DIRECTION A:
Can you update the irrigation passage from "Babur was struck" to "did each need?", replacing "abandoned" with "deserted"?
DIRECTION B:
How many lines in the records contain the string "furthest", with case counting? Give only the number.

--- SELECTED PASSAGE ---

Babur was struck by: (1) How easily villages could be set up or abandoned — people could vanish in a day and a half without a trace. (2) Crops grew on rainwater alone — no need for canals. (3) Unlimited land, grass, and wood made quick settlement easy. (4) Population was so abundant it "swarmed in" wherever land was available. (5) Simple wells or tanks sufficed; no elaborate infrastructure needed.
2Source 2 (Babur Nama): Compare Mughal north India irrigation with Vijayanagara. What resources did each need?
Mughal north India: (a) Persian wheel (Punjab) — bullock-powered rope-and-bucket wheel; needed: cattle, mechanical parts, well. (b) Bucket system (Agra) — simpler; needed two people + bullock. Vijayanagara: Large tanks, canals, river diversions — needed: state/community investment, stone-cutting, large labour force. The simpler Mughal bucket system allowed individual peasants to participate in irrigation improvement, while Vijayanagara tanks required collective or state action and substantial resources.

--- STORED DATA ---

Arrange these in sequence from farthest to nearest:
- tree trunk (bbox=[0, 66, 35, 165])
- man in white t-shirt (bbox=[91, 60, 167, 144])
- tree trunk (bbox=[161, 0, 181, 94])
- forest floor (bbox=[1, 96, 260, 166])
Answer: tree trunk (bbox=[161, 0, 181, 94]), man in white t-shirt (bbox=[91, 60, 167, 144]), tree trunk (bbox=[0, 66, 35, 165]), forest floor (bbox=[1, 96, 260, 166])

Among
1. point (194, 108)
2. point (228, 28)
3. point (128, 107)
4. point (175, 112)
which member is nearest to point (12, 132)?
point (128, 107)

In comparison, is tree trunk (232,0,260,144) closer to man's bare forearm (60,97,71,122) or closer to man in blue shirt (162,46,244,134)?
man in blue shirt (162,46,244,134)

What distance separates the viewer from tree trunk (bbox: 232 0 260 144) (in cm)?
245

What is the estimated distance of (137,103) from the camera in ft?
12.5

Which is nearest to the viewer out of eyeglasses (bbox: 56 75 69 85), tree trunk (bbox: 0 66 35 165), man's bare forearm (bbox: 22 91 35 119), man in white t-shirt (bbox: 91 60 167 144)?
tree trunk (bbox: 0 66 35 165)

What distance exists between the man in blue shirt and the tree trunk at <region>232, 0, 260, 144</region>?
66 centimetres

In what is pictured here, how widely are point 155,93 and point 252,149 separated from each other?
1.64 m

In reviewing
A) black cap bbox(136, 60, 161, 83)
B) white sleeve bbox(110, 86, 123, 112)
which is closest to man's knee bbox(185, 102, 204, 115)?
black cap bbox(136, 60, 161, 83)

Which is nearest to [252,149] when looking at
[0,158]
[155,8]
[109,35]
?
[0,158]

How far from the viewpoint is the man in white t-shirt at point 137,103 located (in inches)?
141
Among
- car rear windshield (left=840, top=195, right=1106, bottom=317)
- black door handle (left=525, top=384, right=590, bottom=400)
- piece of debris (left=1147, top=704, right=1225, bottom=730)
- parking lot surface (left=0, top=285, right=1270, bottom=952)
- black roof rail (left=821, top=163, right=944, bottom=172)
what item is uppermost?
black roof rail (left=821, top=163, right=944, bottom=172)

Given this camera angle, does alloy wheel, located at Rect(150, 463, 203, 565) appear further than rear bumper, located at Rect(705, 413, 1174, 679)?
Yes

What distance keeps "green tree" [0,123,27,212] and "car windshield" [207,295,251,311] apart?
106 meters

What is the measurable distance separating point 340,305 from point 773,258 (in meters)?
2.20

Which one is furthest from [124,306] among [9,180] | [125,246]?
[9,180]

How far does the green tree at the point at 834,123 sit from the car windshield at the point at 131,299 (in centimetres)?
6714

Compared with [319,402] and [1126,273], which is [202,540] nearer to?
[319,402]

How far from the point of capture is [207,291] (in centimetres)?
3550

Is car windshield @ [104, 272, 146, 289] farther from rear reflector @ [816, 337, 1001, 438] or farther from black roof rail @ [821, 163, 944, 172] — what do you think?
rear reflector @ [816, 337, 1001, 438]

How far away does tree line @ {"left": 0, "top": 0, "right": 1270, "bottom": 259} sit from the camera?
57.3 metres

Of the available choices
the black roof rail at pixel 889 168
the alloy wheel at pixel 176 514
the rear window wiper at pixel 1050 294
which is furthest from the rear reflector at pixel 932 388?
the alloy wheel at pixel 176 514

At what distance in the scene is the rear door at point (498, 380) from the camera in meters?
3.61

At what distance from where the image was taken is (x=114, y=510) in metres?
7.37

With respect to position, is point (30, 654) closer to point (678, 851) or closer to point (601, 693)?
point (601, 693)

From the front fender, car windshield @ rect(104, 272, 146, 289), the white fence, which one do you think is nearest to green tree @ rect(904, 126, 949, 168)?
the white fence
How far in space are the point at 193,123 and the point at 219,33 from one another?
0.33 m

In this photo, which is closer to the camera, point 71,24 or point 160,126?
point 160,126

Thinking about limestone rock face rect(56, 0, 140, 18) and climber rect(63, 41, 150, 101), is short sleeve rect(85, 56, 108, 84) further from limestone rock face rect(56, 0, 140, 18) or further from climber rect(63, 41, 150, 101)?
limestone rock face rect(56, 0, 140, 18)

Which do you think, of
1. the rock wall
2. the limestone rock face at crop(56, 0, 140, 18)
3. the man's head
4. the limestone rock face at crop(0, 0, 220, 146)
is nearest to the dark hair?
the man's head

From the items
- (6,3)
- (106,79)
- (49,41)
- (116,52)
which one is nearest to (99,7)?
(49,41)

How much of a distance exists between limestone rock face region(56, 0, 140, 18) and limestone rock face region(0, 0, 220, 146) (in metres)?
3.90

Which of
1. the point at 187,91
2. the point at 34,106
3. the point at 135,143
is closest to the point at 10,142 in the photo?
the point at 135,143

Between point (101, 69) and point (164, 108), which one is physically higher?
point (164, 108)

---

FULL RESPONSE A:
Babur was struck by: (1) How easily villages could be set up or deserted — people could vanish in a day and a half without a trace. (2) Crops grew on rainwater alone — no need for canals. (3) Unlimited land, grass, and wood made quick settlement easy. (4) Population was so abundant it "swarmed in" wherever land was available. (5) Simple wells or tanks sufficed; no elaborate infrastructure needed.
2Source 2 (Babur Nama): Compare Mughal north India irrigation with Vijayanagara. What resources did each need?

FULL RESPONSE B:
2